Slowly Rampike lowered his head until his cheek lay against the cold metal and his eye trained the weapon upon the man who for gold had not hesitated to kill two of his fellows.
One more beat of his heart and he too would feel the kiss of the cold lead and go whither those others had gone.
"My God, I can't do it!—Cruickshank!" cried Corbett, and as he cried out he sprang to his feet and threw up Rampike's rifle.
"Cruickshank!" the cry startled the silence, so that all nature seemed to shudder at the sound, and "Cruickshank!" "Cruickshank!" the rocks repeated until the sound died away amongst the snows at the head of the canyon.
At the first sound of that cry he whose name it was stopped, and as he turned to look across the river the white light of dawn came down and struck him across the face, so that those who looked could see the lines graven on it by fear and hunger and remorse, and then his hands went wildly up towards heaven and he fell.

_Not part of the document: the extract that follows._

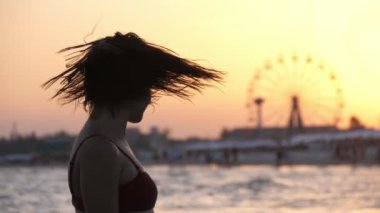 Muhteşem bir şehir iskelede kafasını sallıyor yavaş çekimde muhteşem bir gün batımında. Bikinili güzel bir esmer kızın ıslak saçlarını altın rengi günbatımında dönme dolaba sallamasını etkileyici bir şekilde görüyoruz.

The path which he had trodden so often crossed at this place a sheer slope of hardened snow, in which he had cut footsteps for himself, narrow indeed, but sufficient for the safety of a careful man. Until now he had never slipped or dreamed of slipping, and yet now with that cry in his ear, with the last load of gold in his hand, with the river almost clear enough for flight, he slipped and fell. Those who looked saw only a face full of mad fear, they heard only the clang of the metal wash-pan, which he wore as miners wear it, at his belt, and then, quick as the first ray of the dawn shoots across the mountain-side, Cruickshank shot down that ice-slope, and with a dull heavy plunge, sank in the ice-choked river.
For minutes, which seemed hours, the two men who lay behind the rock neither spoke nor moved, only they stared with wide eyes at the empty trail where he had stood, and the jostling hummocks of ice in the river amongst which he sank.
"Wal," said Rampike at last, "that's all, and I guess we take the pot." And he turned to where the canoe full of gold, the price of three men's lives, lay alone in the gray light of dawn.
Even as he spoke the canoe moved. Some will say that the ice on which it rested had been sucked away by the rising river, and that so, it slid down naturally and was borne along with all the other river waifs,—dead pines and dead men's bodies.
But Rampike, who saw the thing, says that hands like the hands of the dead laid hold upon it and drew it away.